車中泊の拠点 RVパークを訪ねる
神奈川・宮ヶ瀬湖に近く都心から好アクセス。浴槽・シャワー・サウナの充実した入浴施設のRVパークに行ってきた
RVパーク中津川
2023年10月29日 00:00
キャンピングカーで旅する人が安心して宿泊できる場として展開しているRVパークだが、キャンピングカーに乗っていなければ利用できないというわけではない。
ミニバンや軽バンなど車種は問わないし、オートキャンプ場的に外へのテーブル展開やタープを張ることも可能な施設もあるので「旅の途中に寄るところ」ではなくて、キャンプ行為+車中泊を楽しむことを目的にしてもいい。
都内から行きやすい穴場的RVパーク
さて、今回紹介するのは、神奈川県愛甲郡にある「RVパーク中津川」(神奈川県愛甲郡愛川町半原125-1)。

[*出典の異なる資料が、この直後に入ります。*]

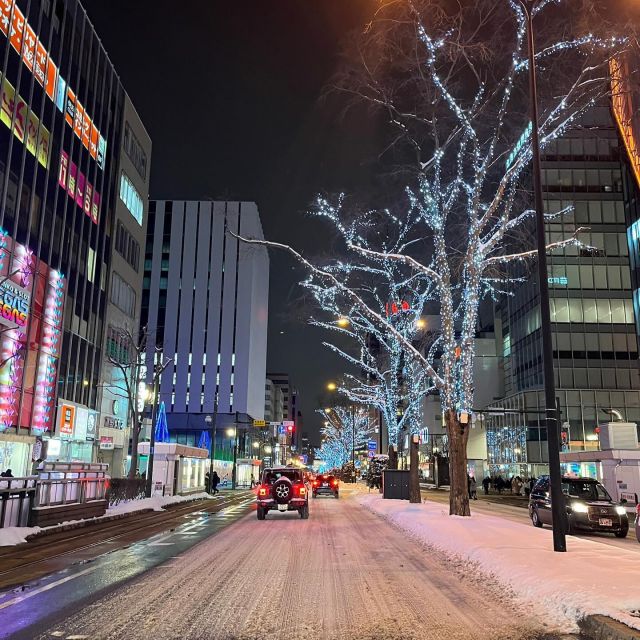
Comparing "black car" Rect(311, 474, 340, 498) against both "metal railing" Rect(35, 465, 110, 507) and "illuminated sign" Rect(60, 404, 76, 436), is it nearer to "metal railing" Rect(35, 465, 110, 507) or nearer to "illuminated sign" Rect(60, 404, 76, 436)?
"illuminated sign" Rect(60, 404, 76, 436)

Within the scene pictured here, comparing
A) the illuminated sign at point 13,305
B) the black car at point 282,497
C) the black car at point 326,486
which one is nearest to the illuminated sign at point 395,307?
the black car at point 282,497

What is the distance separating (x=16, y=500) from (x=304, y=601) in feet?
39.2

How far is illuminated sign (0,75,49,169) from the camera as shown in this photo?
3116 centimetres

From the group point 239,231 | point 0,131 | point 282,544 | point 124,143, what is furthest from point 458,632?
point 239,231

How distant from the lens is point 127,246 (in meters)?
52.8

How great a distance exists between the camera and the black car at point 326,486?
40969 millimetres

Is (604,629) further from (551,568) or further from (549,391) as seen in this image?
(549,391)

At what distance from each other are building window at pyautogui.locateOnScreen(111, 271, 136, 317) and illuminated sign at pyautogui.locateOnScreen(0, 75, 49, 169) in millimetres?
14846

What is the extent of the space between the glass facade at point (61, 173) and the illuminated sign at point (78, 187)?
69mm

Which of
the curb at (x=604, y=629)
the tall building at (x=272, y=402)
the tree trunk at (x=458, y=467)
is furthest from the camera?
the tall building at (x=272, y=402)

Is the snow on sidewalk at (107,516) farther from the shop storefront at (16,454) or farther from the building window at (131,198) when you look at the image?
the building window at (131,198)

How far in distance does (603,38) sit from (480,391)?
66.8 m

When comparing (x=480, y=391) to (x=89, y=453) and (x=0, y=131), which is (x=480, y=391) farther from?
(x=0, y=131)

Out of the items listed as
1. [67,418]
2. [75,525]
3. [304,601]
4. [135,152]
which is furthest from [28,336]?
[304,601]
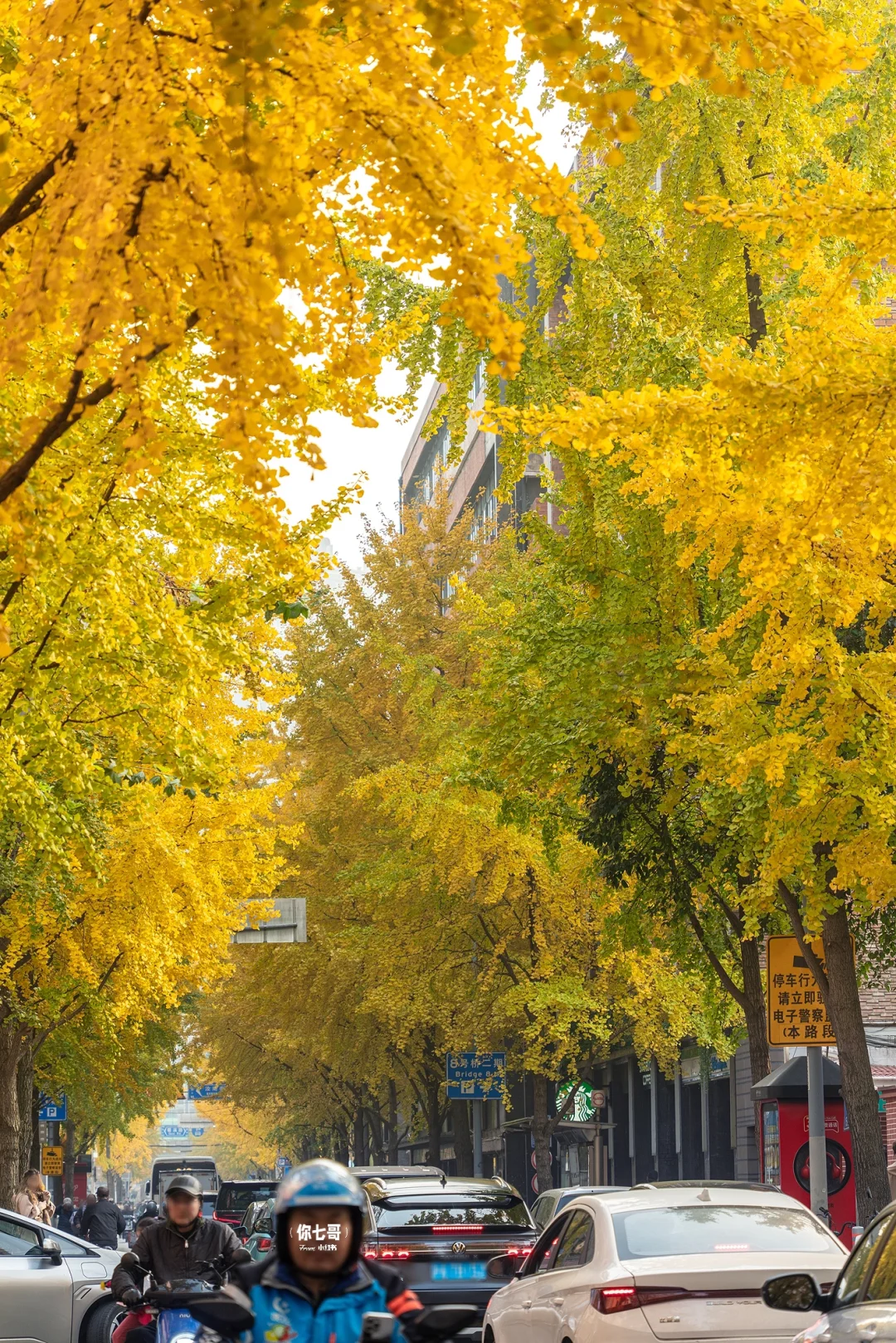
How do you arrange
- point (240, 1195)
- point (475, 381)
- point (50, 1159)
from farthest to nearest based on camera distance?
1. point (475, 381)
2. point (50, 1159)
3. point (240, 1195)

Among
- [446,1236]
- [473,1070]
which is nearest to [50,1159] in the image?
[473,1070]

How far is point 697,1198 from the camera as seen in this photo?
1059 centimetres

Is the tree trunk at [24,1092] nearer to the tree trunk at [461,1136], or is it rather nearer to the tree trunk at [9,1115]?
the tree trunk at [9,1115]

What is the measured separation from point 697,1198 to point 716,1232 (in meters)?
0.47

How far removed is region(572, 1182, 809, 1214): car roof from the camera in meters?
10.5

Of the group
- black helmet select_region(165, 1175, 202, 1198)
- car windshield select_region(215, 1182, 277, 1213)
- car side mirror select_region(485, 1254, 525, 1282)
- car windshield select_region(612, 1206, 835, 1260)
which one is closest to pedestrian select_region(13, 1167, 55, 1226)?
car windshield select_region(215, 1182, 277, 1213)

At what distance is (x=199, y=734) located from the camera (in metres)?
16.6

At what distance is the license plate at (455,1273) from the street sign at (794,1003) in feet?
13.5

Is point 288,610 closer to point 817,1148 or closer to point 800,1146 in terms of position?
point 817,1148

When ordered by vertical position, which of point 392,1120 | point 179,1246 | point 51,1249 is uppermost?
point 392,1120

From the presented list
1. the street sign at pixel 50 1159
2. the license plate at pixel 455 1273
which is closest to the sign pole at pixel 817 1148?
the license plate at pixel 455 1273

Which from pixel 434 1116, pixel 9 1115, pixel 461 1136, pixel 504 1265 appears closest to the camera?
pixel 504 1265

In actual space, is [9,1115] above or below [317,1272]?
above

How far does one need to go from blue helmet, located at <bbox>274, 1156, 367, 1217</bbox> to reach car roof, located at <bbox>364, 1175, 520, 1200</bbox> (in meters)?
11.3
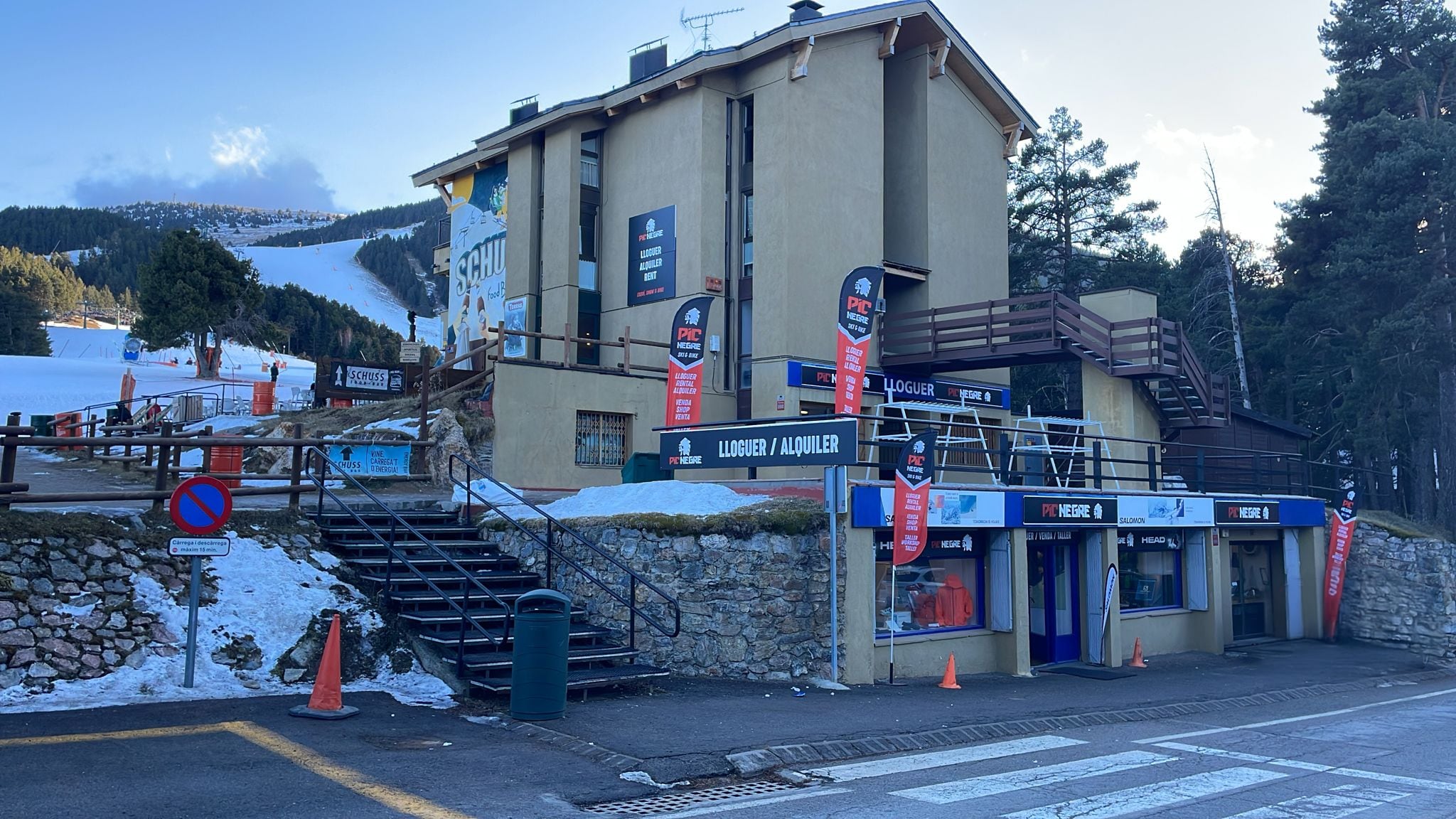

こちらはもともとは会員制のキャンピングカー向け車中泊施設だったが、2019年5月にRVパークとして営業を開始。
代表の青山氏はこの施設のほかにも福島県にトレーラーハウスがあり、子供たちの情操教育になるよう来場者が利用できる畑なども備えた大規模なキャンプ場を作っていたが、オープンを間近に控えた時期に東日本大震災が発災。福島第一原発の事故の影響で立ち入り禁止となってしまった。しかもオープン前だったので補償を受けることができず、結局幻のキャンプ場となってしまったという。
都内からは中央道~圏央道と進み、相模原愛川IC(ETC専用)で降りて約30分ほど走ると到着。都心から行きやすい場所にある施設だ。思い付いたらパッとでかけるというような気軽な利用もできるところと言える。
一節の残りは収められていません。